心的外傷後ストレス障害(PTSD)について詳しく解説します
心的外傷後ストレス障害(PTSD)について詳しく解説します
PTSDとは?
心的外傷後ストレス障害(Post Traumatic Stress Disorder、PTSD)とは、生命の危険を感じたり、強い恐怖や絶望感を伴うような出来事を経験した後、その記憶が繰り返し頭に浮かんだり、悪夢を見たりするなど、日常生活に支障をきたす精神的な状態です。
PTSDの原因となる出来事
- 自然災害(地震、津波、台風など)
- 戦争
- 交通事故
- 性暴力
- 家庭内暴力
- テロ
- 事故
- 親しい人の突然の死
- 重い病気
これらの出来事だけでなく、人によって感じ方は異なります。比較的軽い出来事でも、その人にとって大きなショックとなる場合、PTSDを発症する可能性があります。
PTSDの主な症状
PTSDの症状は、人によって、また、症状が出始める時期や期間も異なります。一般的には、以下の4つの症状群に分けられます。
- 侵入症状: トラウマ体験が繰り返し頭に浮かんだり、悪夢を見たりする。

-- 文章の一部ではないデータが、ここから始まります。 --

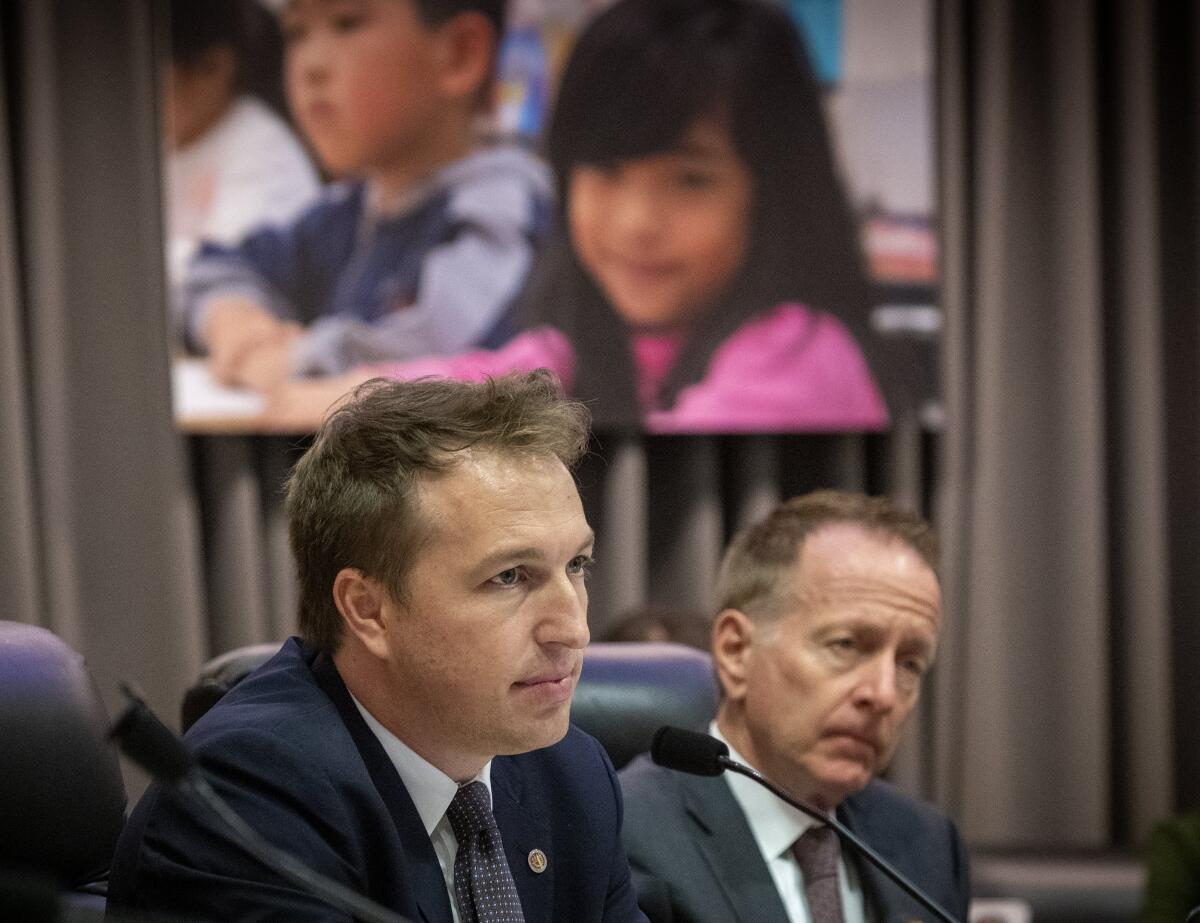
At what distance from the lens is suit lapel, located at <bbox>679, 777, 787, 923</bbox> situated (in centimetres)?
193

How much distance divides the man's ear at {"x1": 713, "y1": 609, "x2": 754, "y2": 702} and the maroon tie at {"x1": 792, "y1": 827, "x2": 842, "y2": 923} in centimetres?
22

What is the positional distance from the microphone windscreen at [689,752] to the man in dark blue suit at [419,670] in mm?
190

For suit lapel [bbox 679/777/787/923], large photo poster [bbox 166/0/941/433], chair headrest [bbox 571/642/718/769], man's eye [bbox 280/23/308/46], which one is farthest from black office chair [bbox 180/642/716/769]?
man's eye [bbox 280/23/308/46]

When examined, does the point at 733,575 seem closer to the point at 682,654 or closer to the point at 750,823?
the point at 682,654

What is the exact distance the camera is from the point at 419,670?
4.88 ft

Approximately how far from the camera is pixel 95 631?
11.7 ft

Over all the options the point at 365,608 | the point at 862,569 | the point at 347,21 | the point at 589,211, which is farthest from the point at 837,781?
the point at 347,21

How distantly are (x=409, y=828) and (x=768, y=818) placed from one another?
688 millimetres

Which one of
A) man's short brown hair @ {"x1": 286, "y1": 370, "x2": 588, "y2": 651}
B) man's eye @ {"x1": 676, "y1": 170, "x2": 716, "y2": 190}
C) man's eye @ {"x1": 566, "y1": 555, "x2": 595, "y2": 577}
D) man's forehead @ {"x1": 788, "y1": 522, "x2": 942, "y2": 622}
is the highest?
man's eye @ {"x1": 676, "y1": 170, "x2": 716, "y2": 190}

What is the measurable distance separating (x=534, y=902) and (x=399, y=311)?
224cm

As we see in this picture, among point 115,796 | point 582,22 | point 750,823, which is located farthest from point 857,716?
point 582,22

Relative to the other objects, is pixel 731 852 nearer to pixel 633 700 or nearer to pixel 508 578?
pixel 633 700

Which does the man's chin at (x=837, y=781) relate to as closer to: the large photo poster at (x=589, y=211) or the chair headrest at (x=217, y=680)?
the chair headrest at (x=217, y=680)

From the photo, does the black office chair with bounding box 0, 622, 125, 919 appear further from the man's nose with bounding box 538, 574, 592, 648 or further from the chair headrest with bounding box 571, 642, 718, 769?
the chair headrest with bounding box 571, 642, 718, 769
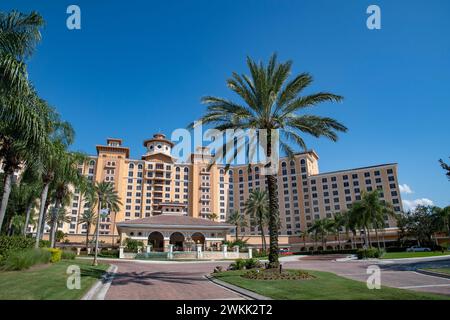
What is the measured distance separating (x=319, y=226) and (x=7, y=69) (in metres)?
78.0

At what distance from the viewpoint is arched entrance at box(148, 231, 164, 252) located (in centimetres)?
6738

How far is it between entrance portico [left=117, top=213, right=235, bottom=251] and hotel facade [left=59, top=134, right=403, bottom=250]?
128 feet

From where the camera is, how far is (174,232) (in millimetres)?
65875

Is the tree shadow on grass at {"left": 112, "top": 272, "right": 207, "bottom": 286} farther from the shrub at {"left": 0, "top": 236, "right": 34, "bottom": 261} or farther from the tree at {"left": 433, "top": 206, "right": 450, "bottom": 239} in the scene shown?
the tree at {"left": 433, "top": 206, "right": 450, "bottom": 239}

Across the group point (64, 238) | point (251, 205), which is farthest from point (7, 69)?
point (64, 238)

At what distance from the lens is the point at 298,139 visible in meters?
20.7

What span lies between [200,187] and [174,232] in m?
56.2

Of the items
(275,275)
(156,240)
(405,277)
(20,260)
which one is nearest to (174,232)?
(156,240)

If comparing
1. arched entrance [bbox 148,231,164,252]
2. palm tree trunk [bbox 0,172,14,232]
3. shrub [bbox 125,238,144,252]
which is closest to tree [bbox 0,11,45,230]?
palm tree trunk [bbox 0,172,14,232]

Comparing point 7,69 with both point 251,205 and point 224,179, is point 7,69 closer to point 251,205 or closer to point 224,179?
point 251,205

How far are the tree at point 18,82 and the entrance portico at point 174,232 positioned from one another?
4787cm

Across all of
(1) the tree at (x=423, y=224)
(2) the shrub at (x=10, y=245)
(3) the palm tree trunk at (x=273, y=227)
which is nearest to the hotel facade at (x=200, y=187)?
(1) the tree at (x=423, y=224)

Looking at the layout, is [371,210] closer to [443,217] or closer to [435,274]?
[435,274]
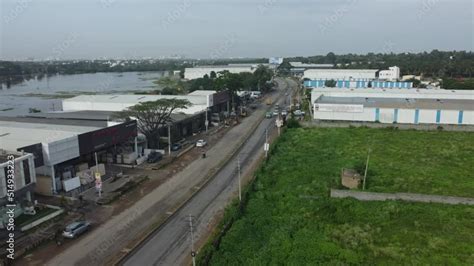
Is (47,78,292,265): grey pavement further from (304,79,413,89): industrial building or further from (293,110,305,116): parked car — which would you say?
(304,79,413,89): industrial building

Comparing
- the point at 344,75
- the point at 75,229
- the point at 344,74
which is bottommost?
Result: the point at 75,229

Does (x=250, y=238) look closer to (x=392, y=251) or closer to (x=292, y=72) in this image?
(x=392, y=251)

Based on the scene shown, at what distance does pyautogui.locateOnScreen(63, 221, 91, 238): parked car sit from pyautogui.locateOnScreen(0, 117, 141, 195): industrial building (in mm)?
4583

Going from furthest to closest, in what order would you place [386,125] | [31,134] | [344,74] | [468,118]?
[344,74] → [386,125] → [468,118] → [31,134]

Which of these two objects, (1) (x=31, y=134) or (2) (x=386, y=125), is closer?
(1) (x=31, y=134)

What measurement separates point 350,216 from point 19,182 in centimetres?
1491

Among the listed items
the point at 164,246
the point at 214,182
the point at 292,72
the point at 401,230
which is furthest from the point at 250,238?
the point at 292,72

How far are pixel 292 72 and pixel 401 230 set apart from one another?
112 metres

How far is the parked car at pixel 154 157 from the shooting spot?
27189mm

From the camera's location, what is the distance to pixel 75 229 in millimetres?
16219

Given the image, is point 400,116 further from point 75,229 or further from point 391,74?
point 391,74

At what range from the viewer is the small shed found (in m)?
20.8

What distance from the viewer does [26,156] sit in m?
18.4

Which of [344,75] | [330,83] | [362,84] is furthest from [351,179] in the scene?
[344,75]
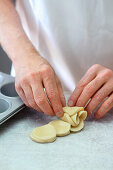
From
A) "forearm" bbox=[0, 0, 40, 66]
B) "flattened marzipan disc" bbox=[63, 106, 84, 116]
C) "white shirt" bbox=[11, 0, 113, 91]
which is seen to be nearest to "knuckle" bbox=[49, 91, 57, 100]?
"flattened marzipan disc" bbox=[63, 106, 84, 116]

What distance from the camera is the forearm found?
1.22 metres

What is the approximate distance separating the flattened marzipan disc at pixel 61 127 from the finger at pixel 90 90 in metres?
0.13

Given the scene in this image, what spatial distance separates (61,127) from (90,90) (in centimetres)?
21

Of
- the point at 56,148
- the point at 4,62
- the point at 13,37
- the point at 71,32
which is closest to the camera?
the point at 56,148

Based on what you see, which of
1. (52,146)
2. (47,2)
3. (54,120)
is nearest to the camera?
(52,146)

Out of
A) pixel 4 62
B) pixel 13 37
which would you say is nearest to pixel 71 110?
pixel 13 37

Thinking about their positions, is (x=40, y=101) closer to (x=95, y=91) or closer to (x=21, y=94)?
(x=21, y=94)

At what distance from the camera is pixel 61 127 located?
1.13 metres

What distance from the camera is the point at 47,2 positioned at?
1.44m

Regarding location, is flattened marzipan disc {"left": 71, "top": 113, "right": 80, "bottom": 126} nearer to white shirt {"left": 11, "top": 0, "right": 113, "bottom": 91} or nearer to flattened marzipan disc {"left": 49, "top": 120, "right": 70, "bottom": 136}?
flattened marzipan disc {"left": 49, "top": 120, "right": 70, "bottom": 136}

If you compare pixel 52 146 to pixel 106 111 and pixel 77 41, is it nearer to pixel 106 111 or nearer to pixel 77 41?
pixel 106 111

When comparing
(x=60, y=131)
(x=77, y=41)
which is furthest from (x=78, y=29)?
(x=60, y=131)

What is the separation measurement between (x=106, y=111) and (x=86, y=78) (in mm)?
181

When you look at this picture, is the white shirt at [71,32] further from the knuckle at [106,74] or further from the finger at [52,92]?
the finger at [52,92]
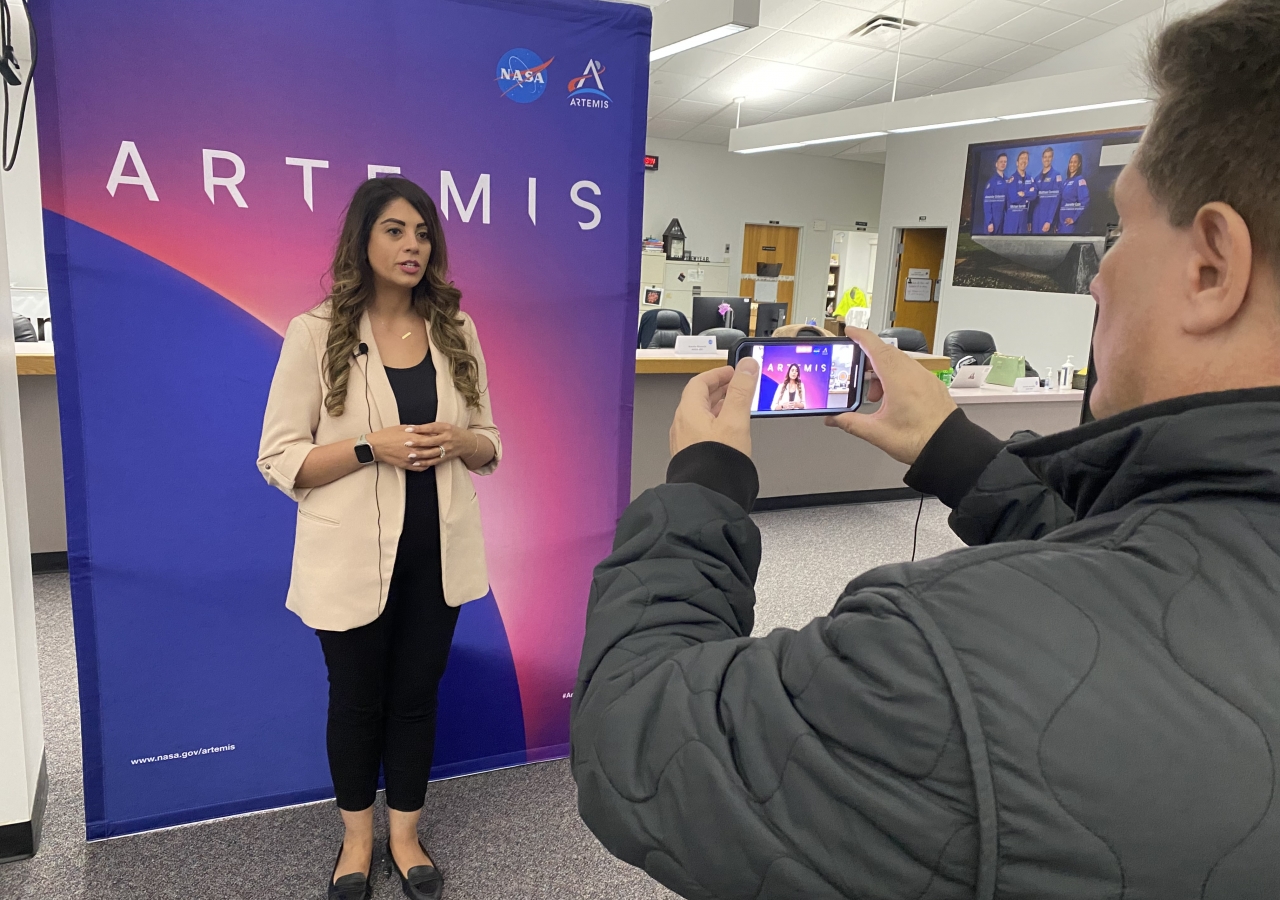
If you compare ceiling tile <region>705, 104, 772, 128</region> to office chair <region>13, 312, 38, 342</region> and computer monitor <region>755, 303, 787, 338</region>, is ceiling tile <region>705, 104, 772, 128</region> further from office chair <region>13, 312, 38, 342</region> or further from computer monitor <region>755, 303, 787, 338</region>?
office chair <region>13, 312, 38, 342</region>

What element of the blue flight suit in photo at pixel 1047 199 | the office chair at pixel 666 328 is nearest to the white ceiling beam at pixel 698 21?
the office chair at pixel 666 328

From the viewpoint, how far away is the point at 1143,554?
457 millimetres

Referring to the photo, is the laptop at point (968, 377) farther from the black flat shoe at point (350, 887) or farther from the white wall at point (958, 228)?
the black flat shoe at point (350, 887)

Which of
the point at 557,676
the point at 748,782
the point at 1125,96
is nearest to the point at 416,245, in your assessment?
the point at 557,676

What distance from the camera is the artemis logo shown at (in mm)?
1632

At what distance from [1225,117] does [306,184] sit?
166 centimetres

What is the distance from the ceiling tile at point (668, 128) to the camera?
9922 mm

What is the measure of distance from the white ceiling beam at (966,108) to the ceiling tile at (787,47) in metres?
0.57

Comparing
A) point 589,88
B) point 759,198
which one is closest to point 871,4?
point 759,198

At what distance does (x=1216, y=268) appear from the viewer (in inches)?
19.7

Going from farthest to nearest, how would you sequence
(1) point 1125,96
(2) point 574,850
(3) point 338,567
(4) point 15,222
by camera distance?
(4) point 15,222 < (1) point 1125,96 < (2) point 574,850 < (3) point 338,567

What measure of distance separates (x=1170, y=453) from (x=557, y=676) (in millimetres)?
1973

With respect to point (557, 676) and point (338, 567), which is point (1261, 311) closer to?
point (338, 567)

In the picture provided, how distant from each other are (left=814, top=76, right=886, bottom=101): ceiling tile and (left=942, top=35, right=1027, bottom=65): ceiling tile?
77 centimetres
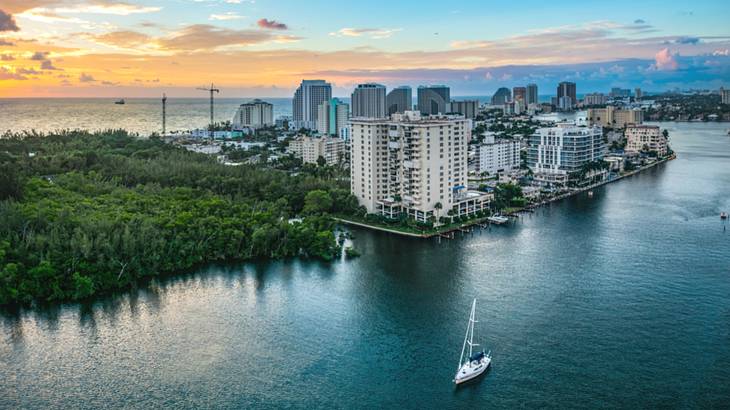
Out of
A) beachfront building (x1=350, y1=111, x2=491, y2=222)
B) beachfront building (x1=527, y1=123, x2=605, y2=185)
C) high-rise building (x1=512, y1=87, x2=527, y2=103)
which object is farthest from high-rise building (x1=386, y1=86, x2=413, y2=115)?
beachfront building (x1=350, y1=111, x2=491, y2=222)

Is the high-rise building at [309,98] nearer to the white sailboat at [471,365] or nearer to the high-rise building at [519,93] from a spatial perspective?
the high-rise building at [519,93]

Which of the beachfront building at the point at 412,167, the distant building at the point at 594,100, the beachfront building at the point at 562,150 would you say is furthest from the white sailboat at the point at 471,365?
the distant building at the point at 594,100

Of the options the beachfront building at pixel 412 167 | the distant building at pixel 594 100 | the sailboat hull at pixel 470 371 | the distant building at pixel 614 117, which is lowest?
the sailboat hull at pixel 470 371

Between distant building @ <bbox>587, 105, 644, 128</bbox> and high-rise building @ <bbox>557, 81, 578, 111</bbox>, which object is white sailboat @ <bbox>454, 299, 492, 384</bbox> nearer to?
distant building @ <bbox>587, 105, 644, 128</bbox>

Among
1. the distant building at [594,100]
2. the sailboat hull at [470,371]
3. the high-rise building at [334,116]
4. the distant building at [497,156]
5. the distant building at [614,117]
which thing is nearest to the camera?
the sailboat hull at [470,371]

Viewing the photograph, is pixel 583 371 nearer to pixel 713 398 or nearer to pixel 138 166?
pixel 713 398

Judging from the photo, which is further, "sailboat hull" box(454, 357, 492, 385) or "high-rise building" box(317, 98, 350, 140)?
"high-rise building" box(317, 98, 350, 140)

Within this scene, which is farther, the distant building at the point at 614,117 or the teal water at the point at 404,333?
the distant building at the point at 614,117
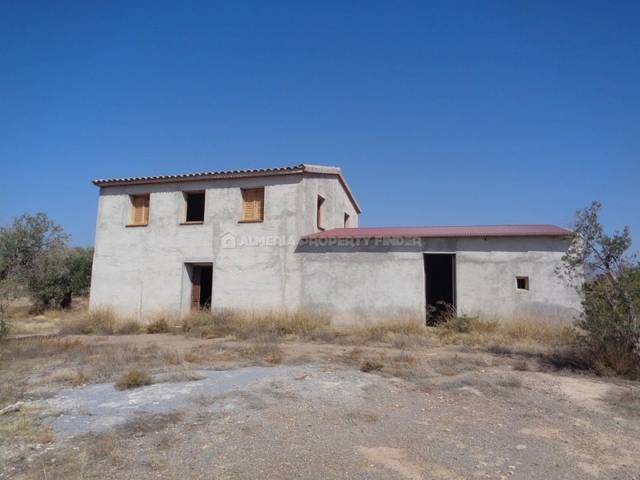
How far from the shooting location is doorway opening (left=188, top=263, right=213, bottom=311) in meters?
14.7

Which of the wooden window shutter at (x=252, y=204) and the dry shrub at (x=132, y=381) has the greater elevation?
the wooden window shutter at (x=252, y=204)

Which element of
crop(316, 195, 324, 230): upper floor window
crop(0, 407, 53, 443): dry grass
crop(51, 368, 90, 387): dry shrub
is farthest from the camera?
crop(316, 195, 324, 230): upper floor window

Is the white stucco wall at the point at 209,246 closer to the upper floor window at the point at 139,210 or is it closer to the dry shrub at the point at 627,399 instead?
the upper floor window at the point at 139,210

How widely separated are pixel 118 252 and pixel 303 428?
12852mm

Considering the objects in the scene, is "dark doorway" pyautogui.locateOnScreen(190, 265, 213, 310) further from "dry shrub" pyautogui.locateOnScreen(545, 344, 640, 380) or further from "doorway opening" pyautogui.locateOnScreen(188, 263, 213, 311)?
"dry shrub" pyautogui.locateOnScreen(545, 344, 640, 380)

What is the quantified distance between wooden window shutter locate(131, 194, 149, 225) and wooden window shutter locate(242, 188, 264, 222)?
384 centimetres

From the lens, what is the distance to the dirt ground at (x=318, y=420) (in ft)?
12.0

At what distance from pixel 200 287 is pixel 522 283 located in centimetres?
1061

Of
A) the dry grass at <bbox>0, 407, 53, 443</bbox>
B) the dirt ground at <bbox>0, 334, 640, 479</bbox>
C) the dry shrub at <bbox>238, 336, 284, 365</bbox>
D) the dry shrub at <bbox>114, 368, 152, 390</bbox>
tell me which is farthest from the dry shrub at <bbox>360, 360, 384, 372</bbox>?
the dry grass at <bbox>0, 407, 53, 443</bbox>

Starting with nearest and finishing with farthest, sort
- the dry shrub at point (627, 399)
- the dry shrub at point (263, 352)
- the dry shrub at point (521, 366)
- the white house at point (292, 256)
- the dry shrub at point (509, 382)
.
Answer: the dry shrub at point (627, 399) < the dry shrub at point (509, 382) < the dry shrub at point (521, 366) < the dry shrub at point (263, 352) < the white house at point (292, 256)

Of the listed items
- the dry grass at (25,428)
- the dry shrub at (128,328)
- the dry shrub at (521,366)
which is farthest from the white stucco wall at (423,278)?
the dry grass at (25,428)

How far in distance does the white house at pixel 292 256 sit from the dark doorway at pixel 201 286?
0.13 feet

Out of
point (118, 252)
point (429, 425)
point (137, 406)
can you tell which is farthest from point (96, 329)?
point (429, 425)

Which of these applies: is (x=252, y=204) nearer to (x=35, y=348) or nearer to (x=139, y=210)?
(x=139, y=210)
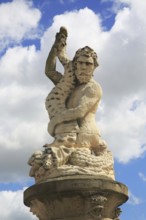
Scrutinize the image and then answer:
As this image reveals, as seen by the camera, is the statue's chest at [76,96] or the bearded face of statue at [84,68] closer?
the statue's chest at [76,96]

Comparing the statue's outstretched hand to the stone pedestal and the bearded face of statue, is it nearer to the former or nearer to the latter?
the bearded face of statue

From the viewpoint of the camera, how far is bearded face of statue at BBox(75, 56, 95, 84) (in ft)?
43.3

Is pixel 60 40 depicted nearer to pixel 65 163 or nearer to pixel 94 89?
pixel 94 89

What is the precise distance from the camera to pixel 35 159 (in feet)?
38.5

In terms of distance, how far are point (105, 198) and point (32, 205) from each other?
1.89m

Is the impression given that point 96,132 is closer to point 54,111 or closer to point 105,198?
point 54,111

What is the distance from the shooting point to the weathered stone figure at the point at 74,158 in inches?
432

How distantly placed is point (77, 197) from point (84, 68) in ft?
12.6

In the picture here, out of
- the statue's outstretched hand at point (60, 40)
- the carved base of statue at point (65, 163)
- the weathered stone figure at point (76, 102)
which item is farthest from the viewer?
the statue's outstretched hand at point (60, 40)

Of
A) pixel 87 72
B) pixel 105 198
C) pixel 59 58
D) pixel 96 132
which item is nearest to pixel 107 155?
pixel 96 132

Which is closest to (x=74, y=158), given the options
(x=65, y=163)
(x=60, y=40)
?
(x=65, y=163)

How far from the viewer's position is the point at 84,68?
13.2 meters

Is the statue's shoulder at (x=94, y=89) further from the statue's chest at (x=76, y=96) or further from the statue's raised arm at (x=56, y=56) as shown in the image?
the statue's raised arm at (x=56, y=56)

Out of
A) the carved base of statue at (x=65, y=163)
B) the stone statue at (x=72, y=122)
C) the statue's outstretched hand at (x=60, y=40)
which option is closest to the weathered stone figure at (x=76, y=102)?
the stone statue at (x=72, y=122)
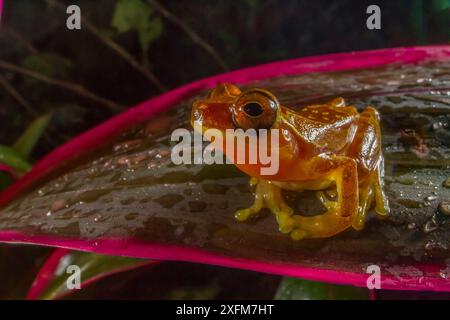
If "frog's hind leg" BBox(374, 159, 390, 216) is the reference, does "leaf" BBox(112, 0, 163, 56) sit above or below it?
above

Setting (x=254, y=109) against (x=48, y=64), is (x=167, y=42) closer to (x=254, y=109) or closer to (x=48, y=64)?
(x=48, y=64)

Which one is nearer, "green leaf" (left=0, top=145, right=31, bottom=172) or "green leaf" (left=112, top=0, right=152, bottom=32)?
"green leaf" (left=0, top=145, right=31, bottom=172)

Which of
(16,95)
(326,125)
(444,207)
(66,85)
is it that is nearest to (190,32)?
(66,85)

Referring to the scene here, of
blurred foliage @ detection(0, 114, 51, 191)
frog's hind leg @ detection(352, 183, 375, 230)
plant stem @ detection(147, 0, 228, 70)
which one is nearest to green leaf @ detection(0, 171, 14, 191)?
blurred foliage @ detection(0, 114, 51, 191)

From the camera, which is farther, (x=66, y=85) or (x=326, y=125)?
(x=66, y=85)

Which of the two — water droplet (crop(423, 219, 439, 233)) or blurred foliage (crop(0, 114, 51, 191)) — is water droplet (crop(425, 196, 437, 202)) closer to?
water droplet (crop(423, 219, 439, 233))

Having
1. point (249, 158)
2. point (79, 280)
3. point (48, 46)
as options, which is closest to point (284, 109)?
point (249, 158)

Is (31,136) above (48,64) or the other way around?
the other way around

フラッシュバックと呼ばれる、まるでその出来事が今起こっているかのように感じてしまうこともあります。
- 回避症状: トラウマ体験を思い出させる場所、人、物事を避ける。トラウマ体験に関する考えや感情を避ける。
- 負の認知と気分の変化: 自分自身や他人を責める、未来に対する希望を失う、感情の麻痺、罪悪感など。
- 過度な覚醒: 常に警戒している状態、集中力低下、睡眠障害、怒りやすさなど。
PTSDの診断
PTSDの診断は、専門医が、患者さんの症状や過去の経験などを詳しく聞き取り、診断基準に当てはまるかどうかを総合的に判断します。
PTSDの治療
PTSDの治療には、薬物療法と心理療法が主なものとして挙げられます。
- 薬物療法: 不安や抑うつ、不眠などの症状を改善するために、抗うつ薬や抗不安薬などが使用されます。
- 心理療法: トラウマ体験を少しずつ思い出して処理していく認知行動療法が効果的とされています。EMDR(眼球運動脱感作再処理法)と呼ばれる治療法も有効な場合があります。
PTSDの特徴
- 発症時期: トラウマ体験後、数か月から数年後に症状が現れる場合もあります。
- 症状の波: 症状は一進一退を繰り返すことが多く、ストレスを感じたり、トラウマ体験を思い出させるような出来事が起こると、症状が悪化する傾向があります。
- 共存する他の精神疾患: PTSDと同時に、うつ病や不安障害などの他の精神疾患を患っている場合もあります。
PTSDの予防
PTSDの予防には、トラウマ体験後の早期のケアが重要です。専門家のサポートを受けることで、症状の悪化を防ぎ、回復を早めることができます。
まとめ
PTSDは、適切な治療を受けることで、症状を改善し、日常生活を送ることができるようになります。もし、トラウマ体験の後、心身に不調を感じたら、一人で悩まずに、専門家にご相談ください。